**Your task:**
Please transcribe the line with "common name: spotted hyena" and the lines after it through the end of the listing below, keeping both ends and nothing more.

**Input data:**
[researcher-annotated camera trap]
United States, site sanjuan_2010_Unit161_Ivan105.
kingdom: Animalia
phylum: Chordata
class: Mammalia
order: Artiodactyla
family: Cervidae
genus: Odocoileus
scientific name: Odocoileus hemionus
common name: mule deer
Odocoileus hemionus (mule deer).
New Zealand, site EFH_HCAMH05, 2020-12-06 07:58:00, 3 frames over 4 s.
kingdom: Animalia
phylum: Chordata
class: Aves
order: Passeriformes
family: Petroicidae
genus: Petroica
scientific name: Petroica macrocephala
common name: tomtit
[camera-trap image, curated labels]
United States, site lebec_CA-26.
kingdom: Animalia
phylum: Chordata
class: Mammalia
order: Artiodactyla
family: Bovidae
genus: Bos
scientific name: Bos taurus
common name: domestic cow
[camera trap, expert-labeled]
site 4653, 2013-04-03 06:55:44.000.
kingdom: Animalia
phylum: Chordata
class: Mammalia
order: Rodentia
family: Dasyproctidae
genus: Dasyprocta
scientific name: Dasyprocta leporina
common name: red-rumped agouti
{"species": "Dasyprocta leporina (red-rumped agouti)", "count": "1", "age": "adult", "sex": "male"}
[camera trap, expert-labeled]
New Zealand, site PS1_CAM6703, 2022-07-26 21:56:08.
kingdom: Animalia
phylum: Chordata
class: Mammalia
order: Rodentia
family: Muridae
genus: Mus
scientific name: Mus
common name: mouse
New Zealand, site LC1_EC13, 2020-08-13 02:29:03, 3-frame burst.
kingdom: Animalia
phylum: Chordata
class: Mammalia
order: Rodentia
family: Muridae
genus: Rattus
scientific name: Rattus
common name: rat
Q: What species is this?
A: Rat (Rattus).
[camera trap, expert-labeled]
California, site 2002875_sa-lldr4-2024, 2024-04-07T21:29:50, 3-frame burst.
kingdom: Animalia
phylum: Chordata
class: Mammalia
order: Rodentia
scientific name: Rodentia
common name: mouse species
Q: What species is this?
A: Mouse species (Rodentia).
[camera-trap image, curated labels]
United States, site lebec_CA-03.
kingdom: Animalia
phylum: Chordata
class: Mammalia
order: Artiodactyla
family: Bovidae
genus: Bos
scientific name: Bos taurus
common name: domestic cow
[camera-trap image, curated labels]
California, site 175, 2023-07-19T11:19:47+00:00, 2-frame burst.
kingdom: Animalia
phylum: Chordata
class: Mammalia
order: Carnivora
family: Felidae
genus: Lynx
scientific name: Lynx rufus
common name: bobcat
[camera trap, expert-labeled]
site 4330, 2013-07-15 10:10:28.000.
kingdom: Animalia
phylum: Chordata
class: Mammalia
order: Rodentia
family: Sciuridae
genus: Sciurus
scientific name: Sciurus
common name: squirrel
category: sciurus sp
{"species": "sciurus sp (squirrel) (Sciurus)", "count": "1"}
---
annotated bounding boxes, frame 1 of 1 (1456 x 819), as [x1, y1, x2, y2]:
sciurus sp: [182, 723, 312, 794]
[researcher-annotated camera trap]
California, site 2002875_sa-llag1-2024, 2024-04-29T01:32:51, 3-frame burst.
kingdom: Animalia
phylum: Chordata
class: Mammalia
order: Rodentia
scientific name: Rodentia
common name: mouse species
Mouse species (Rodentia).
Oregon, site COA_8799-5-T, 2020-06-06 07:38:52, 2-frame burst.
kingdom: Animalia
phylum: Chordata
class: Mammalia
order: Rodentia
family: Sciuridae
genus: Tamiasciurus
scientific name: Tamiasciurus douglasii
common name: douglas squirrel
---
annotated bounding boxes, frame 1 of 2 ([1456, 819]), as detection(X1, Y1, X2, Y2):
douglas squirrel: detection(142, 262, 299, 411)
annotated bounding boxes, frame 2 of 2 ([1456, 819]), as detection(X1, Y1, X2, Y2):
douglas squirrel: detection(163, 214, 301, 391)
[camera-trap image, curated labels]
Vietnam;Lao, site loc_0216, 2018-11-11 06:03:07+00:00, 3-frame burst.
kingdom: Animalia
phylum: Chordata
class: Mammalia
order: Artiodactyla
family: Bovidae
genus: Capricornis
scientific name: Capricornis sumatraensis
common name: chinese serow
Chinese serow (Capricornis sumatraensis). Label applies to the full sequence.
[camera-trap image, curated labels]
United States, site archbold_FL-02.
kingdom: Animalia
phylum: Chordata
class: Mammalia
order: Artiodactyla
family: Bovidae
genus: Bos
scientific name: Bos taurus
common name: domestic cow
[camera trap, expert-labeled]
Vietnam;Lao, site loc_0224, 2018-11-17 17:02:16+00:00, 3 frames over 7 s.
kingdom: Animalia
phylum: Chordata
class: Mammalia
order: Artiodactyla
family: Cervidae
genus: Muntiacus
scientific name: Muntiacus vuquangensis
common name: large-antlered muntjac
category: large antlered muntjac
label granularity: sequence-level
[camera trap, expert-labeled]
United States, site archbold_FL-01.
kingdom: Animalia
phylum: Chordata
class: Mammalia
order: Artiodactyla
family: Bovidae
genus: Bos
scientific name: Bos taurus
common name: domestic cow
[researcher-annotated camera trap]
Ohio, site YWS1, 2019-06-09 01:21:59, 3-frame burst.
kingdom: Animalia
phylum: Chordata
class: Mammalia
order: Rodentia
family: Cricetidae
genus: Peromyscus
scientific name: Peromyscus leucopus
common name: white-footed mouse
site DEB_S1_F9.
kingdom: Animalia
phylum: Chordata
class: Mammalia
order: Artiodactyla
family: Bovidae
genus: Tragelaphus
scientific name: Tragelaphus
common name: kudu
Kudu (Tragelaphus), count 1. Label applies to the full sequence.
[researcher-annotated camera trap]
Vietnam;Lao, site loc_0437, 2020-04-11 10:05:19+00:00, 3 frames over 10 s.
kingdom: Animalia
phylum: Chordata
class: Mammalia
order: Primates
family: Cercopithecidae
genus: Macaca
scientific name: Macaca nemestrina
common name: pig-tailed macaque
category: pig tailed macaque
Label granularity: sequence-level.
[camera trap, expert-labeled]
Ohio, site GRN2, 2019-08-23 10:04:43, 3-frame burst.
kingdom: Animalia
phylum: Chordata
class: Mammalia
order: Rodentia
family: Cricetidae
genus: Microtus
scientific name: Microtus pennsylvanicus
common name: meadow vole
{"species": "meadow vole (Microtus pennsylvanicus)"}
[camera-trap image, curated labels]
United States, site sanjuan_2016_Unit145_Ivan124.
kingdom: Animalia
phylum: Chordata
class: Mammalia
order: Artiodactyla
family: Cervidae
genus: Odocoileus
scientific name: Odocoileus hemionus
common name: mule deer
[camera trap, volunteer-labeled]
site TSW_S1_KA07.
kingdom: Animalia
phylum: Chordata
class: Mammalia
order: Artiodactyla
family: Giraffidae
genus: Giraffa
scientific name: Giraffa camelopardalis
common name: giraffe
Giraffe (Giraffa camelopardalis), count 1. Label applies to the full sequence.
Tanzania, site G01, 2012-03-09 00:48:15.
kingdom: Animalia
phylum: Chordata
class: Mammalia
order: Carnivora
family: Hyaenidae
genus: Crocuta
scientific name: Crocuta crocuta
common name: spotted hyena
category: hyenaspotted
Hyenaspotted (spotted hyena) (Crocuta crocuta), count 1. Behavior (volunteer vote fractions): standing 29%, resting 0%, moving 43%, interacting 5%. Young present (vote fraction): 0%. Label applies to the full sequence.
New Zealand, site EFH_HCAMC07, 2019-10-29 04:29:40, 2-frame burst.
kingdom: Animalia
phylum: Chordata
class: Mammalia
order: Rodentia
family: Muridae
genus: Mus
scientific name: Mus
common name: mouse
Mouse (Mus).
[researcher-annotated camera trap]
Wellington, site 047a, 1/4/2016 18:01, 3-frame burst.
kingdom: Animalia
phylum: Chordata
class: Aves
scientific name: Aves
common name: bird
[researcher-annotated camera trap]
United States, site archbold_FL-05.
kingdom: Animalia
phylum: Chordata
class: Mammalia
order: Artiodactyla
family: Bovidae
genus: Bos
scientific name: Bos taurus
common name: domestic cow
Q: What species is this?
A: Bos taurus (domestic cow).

**Expected answer:**
common name: spotted hyena
category: hyenaspotted
Hyenaspotted (spotted hyena) (Crocuta crocuta), count 1. Behavior (volunteer vote fractions): standing 29%, resting 0%, moving 43%, interacting 5%. Young present (vote fraction): 0%. Label applies to the full sequence.
New Zealand, site EFH_HCAMC07, 2019-10-29 04:29:40, 2-frame burst.
kingdom: Animalia
phylum: Chordata
class: Mammalia
order: Rodentia
family: Muridae
genus: Mus
scientific name: Mus
common name: mouse
Mouse (Mus).
[researcher-annotated camera trap]
Wellington, site 047a, 1/4/2016 18:01, 3-frame burst.
kingdom: Animalia
phylum: Chordata
class: Aves
scientific name: Aves
common name: bird
[researcher-annotated camera trap]
United States, site archbold_FL-05.
kingdom: Animalia
phylum: Chordata
class: Mammalia
order: Artiodactyla
family: Bovidae
genus: Bos
scientific name: Bos taurus
common name: domestic cow
Q: What species is this?
A: Bos taurus (domestic cow).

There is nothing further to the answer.